Robert Kennedy, the interim aviation general manager, said in 2000, the airport’s direct employment was about 44,000. That was before the 9/11 disaster, which put the aviation industry in a tailspin.
“We have probably seen some of the darkest days (in the aviation industry),” Kennedy said at the press conference. “Over the last 25 years, as we’ve had downturns in the industry, Atlanta does not dive as deep as other airports.”
One of the reasons, Kennedy said, is that Hartsfield-Jackson continues to have some of the lowest landing fees in the nation, which makes it an attractive hub for airlines.
Still, the airport is in a state of flux.

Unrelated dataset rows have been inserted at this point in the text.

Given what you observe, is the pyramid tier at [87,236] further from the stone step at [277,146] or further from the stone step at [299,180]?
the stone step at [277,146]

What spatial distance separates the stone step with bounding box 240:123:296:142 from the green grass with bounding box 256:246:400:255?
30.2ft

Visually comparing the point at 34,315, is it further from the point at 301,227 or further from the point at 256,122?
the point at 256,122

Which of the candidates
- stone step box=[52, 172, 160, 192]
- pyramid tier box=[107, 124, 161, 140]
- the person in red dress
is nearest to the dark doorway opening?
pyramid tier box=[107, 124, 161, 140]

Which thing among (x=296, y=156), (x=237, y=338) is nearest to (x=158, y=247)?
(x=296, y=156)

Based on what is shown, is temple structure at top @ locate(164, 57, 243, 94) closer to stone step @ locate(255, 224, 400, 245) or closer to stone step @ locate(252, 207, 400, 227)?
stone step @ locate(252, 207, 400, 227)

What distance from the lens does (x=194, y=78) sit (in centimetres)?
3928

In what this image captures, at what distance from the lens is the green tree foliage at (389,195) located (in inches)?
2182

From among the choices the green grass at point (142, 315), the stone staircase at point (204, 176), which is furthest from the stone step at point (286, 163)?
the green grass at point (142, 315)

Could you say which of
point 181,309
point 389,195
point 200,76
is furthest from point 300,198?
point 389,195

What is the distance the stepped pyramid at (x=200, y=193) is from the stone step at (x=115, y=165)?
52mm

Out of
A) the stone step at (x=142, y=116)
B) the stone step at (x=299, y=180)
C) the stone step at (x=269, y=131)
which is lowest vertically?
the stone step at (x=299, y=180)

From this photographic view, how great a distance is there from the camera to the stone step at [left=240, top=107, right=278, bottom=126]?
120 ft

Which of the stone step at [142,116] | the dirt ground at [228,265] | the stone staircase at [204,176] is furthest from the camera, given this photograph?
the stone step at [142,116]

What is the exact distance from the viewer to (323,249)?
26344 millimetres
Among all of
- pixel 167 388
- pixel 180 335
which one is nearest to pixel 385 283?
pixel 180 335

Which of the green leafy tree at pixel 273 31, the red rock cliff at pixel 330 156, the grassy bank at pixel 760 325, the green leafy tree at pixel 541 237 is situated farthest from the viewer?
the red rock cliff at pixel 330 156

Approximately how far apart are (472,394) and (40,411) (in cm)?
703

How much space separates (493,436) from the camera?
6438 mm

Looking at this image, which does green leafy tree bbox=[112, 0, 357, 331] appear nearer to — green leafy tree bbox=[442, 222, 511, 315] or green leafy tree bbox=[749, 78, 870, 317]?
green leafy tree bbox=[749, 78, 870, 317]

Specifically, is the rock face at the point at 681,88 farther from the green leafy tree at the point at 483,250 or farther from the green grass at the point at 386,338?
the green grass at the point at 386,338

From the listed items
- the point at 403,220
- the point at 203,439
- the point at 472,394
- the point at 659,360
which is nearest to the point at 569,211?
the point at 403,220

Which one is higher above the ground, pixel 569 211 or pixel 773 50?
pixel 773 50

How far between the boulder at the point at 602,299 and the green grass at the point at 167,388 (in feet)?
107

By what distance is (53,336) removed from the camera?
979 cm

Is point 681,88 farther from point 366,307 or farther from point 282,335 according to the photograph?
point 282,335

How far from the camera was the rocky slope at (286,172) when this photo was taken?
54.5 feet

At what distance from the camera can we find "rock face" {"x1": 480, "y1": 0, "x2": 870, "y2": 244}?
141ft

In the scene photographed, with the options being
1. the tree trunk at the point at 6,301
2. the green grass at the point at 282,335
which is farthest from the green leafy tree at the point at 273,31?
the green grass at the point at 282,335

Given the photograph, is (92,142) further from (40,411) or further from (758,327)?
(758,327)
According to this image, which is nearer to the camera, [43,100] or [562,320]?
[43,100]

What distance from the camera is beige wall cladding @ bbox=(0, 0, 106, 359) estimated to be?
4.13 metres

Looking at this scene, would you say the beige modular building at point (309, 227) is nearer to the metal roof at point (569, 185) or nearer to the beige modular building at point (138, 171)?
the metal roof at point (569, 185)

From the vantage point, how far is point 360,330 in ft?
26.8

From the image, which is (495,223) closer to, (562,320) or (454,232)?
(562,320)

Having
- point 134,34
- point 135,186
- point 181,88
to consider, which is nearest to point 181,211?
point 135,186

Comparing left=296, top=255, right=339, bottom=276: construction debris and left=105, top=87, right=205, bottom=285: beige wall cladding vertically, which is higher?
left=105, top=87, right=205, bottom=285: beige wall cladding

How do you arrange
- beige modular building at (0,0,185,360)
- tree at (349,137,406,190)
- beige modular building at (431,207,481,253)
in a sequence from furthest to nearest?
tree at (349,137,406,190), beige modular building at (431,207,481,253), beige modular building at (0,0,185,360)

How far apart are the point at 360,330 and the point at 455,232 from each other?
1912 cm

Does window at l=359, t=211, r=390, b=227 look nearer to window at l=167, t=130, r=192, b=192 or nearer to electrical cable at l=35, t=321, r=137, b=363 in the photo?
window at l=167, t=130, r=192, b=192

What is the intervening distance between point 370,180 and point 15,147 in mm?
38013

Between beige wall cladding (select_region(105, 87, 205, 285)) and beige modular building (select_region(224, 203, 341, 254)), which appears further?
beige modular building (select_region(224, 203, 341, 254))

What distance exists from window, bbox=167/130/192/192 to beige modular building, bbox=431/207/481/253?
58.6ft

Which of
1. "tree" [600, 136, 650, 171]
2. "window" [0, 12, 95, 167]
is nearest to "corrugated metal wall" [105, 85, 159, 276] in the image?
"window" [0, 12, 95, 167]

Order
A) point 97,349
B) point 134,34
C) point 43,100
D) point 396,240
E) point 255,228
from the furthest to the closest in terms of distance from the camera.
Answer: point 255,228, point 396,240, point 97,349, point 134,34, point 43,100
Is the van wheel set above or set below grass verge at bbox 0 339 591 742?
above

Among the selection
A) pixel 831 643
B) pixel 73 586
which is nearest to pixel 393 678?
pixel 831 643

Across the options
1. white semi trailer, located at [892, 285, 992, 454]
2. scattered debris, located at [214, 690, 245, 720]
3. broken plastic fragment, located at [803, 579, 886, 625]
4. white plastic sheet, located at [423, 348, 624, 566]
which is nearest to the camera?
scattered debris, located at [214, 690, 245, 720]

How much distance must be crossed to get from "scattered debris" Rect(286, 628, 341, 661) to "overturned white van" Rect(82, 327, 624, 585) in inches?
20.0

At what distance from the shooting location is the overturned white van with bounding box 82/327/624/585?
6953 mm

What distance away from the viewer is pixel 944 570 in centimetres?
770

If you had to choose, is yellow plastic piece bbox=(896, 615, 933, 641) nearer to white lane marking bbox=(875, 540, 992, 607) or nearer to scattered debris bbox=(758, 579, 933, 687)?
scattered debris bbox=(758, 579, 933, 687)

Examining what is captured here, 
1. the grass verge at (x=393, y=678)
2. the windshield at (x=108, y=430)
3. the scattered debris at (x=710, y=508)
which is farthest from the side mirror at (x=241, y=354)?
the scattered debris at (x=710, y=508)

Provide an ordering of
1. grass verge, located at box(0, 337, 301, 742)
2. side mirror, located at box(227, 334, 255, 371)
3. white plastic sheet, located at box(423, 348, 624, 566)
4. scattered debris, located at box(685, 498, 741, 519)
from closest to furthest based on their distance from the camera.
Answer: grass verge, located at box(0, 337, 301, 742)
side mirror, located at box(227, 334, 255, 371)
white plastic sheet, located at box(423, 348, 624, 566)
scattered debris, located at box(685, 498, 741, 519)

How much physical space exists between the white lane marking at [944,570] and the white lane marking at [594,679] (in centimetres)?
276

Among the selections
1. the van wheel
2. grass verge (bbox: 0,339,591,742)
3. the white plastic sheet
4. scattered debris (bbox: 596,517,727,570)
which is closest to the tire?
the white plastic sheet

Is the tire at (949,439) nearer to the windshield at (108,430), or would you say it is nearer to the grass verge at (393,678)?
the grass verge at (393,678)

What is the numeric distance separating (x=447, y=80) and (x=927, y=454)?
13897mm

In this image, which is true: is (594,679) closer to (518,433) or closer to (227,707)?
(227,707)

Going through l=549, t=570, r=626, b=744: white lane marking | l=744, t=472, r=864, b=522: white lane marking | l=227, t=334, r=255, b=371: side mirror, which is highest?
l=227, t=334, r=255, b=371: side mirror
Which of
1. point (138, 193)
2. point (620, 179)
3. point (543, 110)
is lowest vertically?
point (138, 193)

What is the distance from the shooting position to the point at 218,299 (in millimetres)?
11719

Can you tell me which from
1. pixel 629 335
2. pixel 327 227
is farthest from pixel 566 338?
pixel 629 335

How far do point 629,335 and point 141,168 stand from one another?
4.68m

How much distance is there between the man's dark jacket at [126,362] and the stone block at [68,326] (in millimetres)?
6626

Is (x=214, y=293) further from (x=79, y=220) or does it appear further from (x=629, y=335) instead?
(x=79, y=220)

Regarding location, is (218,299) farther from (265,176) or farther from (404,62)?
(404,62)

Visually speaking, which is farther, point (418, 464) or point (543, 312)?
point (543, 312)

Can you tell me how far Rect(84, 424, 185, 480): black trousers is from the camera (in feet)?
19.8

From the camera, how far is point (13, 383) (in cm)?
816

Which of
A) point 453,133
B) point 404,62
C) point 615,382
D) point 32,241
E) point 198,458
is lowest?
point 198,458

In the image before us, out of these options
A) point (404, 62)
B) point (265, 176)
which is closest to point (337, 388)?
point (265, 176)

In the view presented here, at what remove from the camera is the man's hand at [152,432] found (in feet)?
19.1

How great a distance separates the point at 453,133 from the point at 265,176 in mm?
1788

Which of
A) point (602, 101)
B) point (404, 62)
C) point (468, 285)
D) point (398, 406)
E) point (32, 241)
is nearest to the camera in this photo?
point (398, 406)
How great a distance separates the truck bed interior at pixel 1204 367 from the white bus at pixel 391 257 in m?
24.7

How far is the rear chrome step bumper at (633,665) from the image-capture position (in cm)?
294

Ben DeCosta, who served as general manager for more than a decade, retired about two weeks ago.
When asked about the status of the search for a new general manager, Reed said: “I really don’t know, which is probably a good thing.”
Then he said that he’ll be meeting with Carol Tomé, CFO of Home Depot who is chairing the search, and her committee in the next 15 days.
“I’m pushing very hard to get this done sooner rather than later,” Reed said. “Carol asked for 60 days, and I asked for 30.”
But Reed acknowledged that 30 days was probably too optimistic. Asked if there would be a new general manager by September or October, Reed said: “No question about it.”
Reed also added that in the meantime “I have a very high comfort level with Robert (the interim commissioner). I have a strong desire to get this done so people can stop asking me about it.”